Abstract
Evidence suggests that the α4β2, but not the α7, subtype of the nicotinic acetylcholine receptor (nAChR) plays a key role in mediating the behavioral effects of nicotine and related drugs. However, the importance of other nAChR subtypes remains unclear. The present studies were conducted to examine the involvement of nAChR subtypes by determining the effects of selected nicotinic agonists and antagonists in squirrel monkeys either 1) responding for food reinforcement or 2) discriminating the nicotinic agonist (+)-epibatidine (0.001 mg/kg) from vehicle. In food-reinforcement studies, nicotine, (+)-epibatidine, varenicline and cytisine all produced dose-dependent decreases in rates of food-maintained responding. The rate-decreasing effects of nicotine were antagonized by mecamylamine (nonselective), not appreciably altered by dihydro-β-erythroidine (α4β2 selective), and exacerbated by the nicotinic partial agonists, varenicline and cytisine. Results from discrimination studies show that non-nicotinic drugs did not substitute for (+)-epibatidine, and that except for lobeline, the nicotinic agonists produced either full [(+)-epibatidine, (−)-epibatidine, and nicotine] or partial (varenicline, cytisine, anabaseine, and isoarecolone) substitution for (+)-epibatidine. In interaction studies with antagonists differing in selectivity, (+)-epibatidine discrimination was substantively antagonized by mecamylamine, slightly attenuated by hexamethonium (peripherally restricted) or dihydro-β-erythroidine, and not altered by methyllycaconitine (α7 selective). Varenicline and cytisine enhanced (+)-epibatidine’s discriminative-stimulus effects. Correlational analysis revealed a close correspondence between relative behavioral potencies of nicotinic agonists in both studies and their published relative binding affinities at α4β2 and α3β4, but not α7 nAChR, subtypes.
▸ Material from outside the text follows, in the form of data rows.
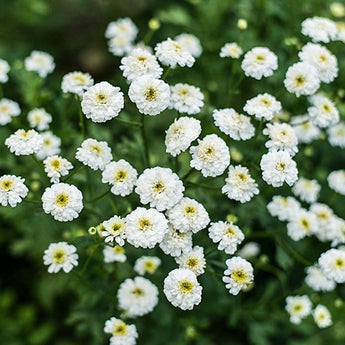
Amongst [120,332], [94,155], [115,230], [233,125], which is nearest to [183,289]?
[115,230]

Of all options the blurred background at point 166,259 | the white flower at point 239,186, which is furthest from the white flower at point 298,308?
the white flower at point 239,186

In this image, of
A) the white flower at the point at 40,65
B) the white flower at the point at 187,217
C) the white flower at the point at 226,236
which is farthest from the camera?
the white flower at the point at 40,65

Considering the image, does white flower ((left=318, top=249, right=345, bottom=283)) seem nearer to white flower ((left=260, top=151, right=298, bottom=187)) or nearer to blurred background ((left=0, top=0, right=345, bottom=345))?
blurred background ((left=0, top=0, right=345, bottom=345))

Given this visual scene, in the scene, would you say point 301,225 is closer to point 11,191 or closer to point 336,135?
point 336,135

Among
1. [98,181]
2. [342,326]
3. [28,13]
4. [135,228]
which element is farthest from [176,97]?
[28,13]

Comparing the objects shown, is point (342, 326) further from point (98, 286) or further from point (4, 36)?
point (4, 36)

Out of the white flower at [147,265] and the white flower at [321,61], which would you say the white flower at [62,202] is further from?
the white flower at [321,61]
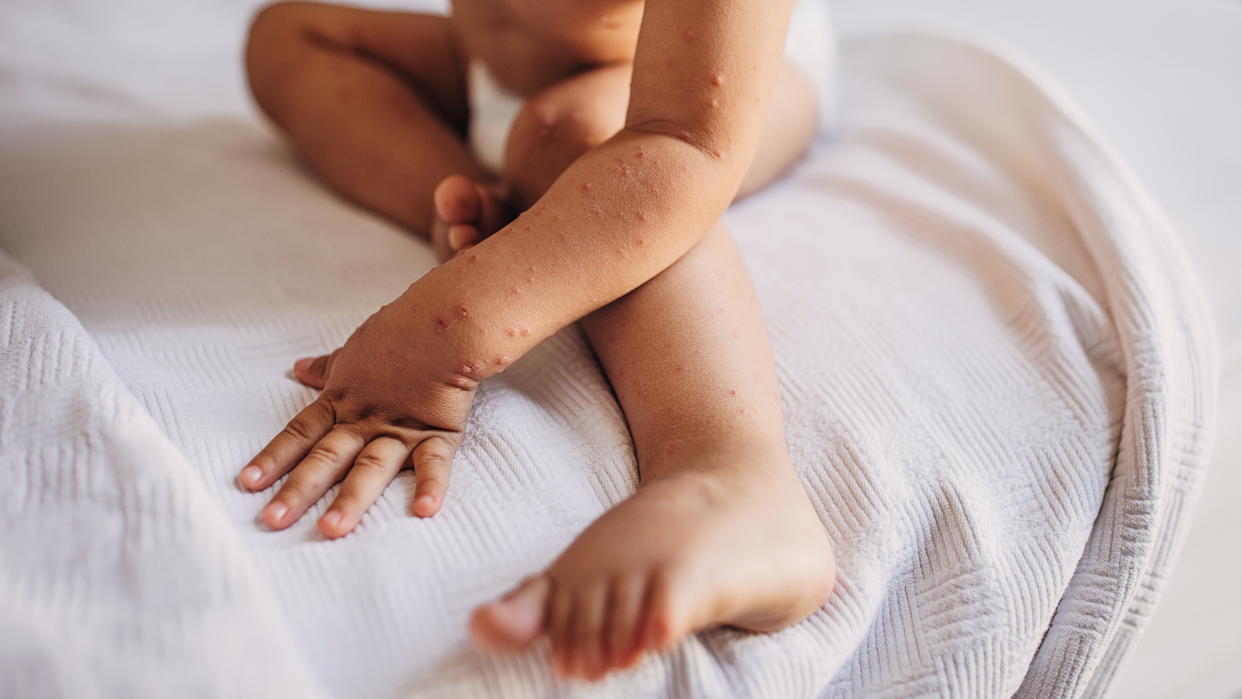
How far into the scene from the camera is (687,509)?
412 millimetres

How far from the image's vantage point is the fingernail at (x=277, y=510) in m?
0.44

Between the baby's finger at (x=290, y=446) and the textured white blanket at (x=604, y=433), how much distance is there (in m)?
0.01

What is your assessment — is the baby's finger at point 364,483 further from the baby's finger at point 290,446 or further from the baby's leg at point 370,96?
the baby's leg at point 370,96

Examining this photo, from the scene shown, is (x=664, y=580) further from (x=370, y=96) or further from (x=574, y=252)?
(x=370, y=96)

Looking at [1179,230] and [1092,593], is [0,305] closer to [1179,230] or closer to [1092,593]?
[1092,593]

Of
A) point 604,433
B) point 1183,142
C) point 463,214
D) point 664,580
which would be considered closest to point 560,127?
point 463,214

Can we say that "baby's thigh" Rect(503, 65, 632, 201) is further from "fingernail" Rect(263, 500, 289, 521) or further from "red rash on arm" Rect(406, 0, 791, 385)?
"fingernail" Rect(263, 500, 289, 521)

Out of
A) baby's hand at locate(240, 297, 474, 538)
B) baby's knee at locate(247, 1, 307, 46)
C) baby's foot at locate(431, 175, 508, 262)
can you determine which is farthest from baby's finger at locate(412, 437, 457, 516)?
baby's knee at locate(247, 1, 307, 46)

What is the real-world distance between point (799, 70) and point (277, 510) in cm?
64

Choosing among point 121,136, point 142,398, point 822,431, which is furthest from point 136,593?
point 121,136

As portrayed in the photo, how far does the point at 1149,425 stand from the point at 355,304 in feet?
1.91

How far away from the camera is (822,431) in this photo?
531 mm

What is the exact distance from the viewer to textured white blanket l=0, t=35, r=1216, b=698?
39 centimetres

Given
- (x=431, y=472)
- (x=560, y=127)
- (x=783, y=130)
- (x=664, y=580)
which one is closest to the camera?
(x=664, y=580)
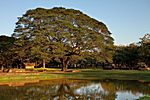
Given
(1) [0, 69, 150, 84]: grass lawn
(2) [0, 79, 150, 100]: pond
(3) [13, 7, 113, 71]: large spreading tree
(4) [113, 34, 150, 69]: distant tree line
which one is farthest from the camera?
(4) [113, 34, 150, 69]: distant tree line

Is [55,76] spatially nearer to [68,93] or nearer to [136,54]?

Collectively, these results are consistent with the idea that the α4β2 and α3β4, but not α7 nAChR subtypes play a role in the behavioral effects of nicotinic agonists.
Footnotes
- Received January 27, 2018.
- Accepted May 17, 2018.
↵1 S.L.W and M.R.D contributed equally to this work.
↵2 Current affiliation: Department of Pharmacology, University of Texas Health Science Center at San Antonio, San Antonio, Texas.
This work was supported by the National Institutes of Health National Institute on Drug Abuse [Grant K01DA031231 (to R.I.D.) and Grant DA026892 (J.B.)].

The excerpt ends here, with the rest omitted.